* WHAT YOU HAVE TO DO
Leave out every picture and restate word for word the lines from the one with "Considering" to the final line.

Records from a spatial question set
begin
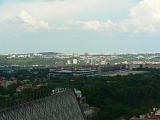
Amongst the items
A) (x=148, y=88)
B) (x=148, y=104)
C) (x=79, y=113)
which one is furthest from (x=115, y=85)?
(x=79, y=113)

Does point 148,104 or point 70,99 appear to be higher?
point 70,99

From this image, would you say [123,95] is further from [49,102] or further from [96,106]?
[49,102]

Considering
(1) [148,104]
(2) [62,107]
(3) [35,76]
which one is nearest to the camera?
(2) [62,107]

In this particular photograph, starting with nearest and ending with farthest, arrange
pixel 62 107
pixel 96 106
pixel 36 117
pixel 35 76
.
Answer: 1. pixel 36 117
2. pixel 62 107
3. pixel 96 106
4. pixel 35 76

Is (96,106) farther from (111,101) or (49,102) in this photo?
(49,102)

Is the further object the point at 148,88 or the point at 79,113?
Answer: the point at 148,88

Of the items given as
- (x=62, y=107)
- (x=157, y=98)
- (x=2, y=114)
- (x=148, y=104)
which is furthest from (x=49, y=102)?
(x=157, y=98)
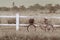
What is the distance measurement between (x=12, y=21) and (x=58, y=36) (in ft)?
31.6

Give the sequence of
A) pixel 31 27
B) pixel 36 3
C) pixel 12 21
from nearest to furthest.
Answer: pixel 31 27 → pixel 12 21 → pixel 36 3

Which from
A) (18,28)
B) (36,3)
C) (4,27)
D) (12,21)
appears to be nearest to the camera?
(18,28)

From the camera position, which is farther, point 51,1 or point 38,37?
point 51,1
end
* EXPECTED ANSWER
Considering
(1) [148,104]
(2) [62,107]
(3) [35,76]
which one is nearest to the camera?
(2) [62,107]

In this particular photograph, starting with nearest and ending with farthest, arrange
pixel 62 107
pixel 96 106
pixel 36 117
pixel 35 76
.
Answer: 1. pixel 36 117
2. pixel 62 107
3. pixel 96 106
4. pixel 35 76

Is (96,106) farther from (111,101) or (49,102) in this photo?
(49,102)

Is the further object the point at 148,88 or the point at 79,113?
Answer: the point at 148,88

Of the items given as
- (x=62, y=107)
- (x=157, y=98)
- (x=2, y=114)
- (x=148, y=104)
which is furthest from (x=49, y=102)?
(x=157, y=98)
What is the distance measurement between (x=12, y=21) and (x=58, y=36) (in ft)?
31.6

Give the sequence of
A) pixel 31 27
B) pixel 36 3
C) pixel 12 21
from nearest to furthest.
Answer: pixel 31 27 → pixel 12 21 → pixel 36 3

Which from
A) (18,28)
B) (36,3)
C) (4,27)
D) (12,21)
appears to be nearest to the camera?
(18,28)

From the camera position, which is farther, point 51,1 or point 38,37?
point 51,1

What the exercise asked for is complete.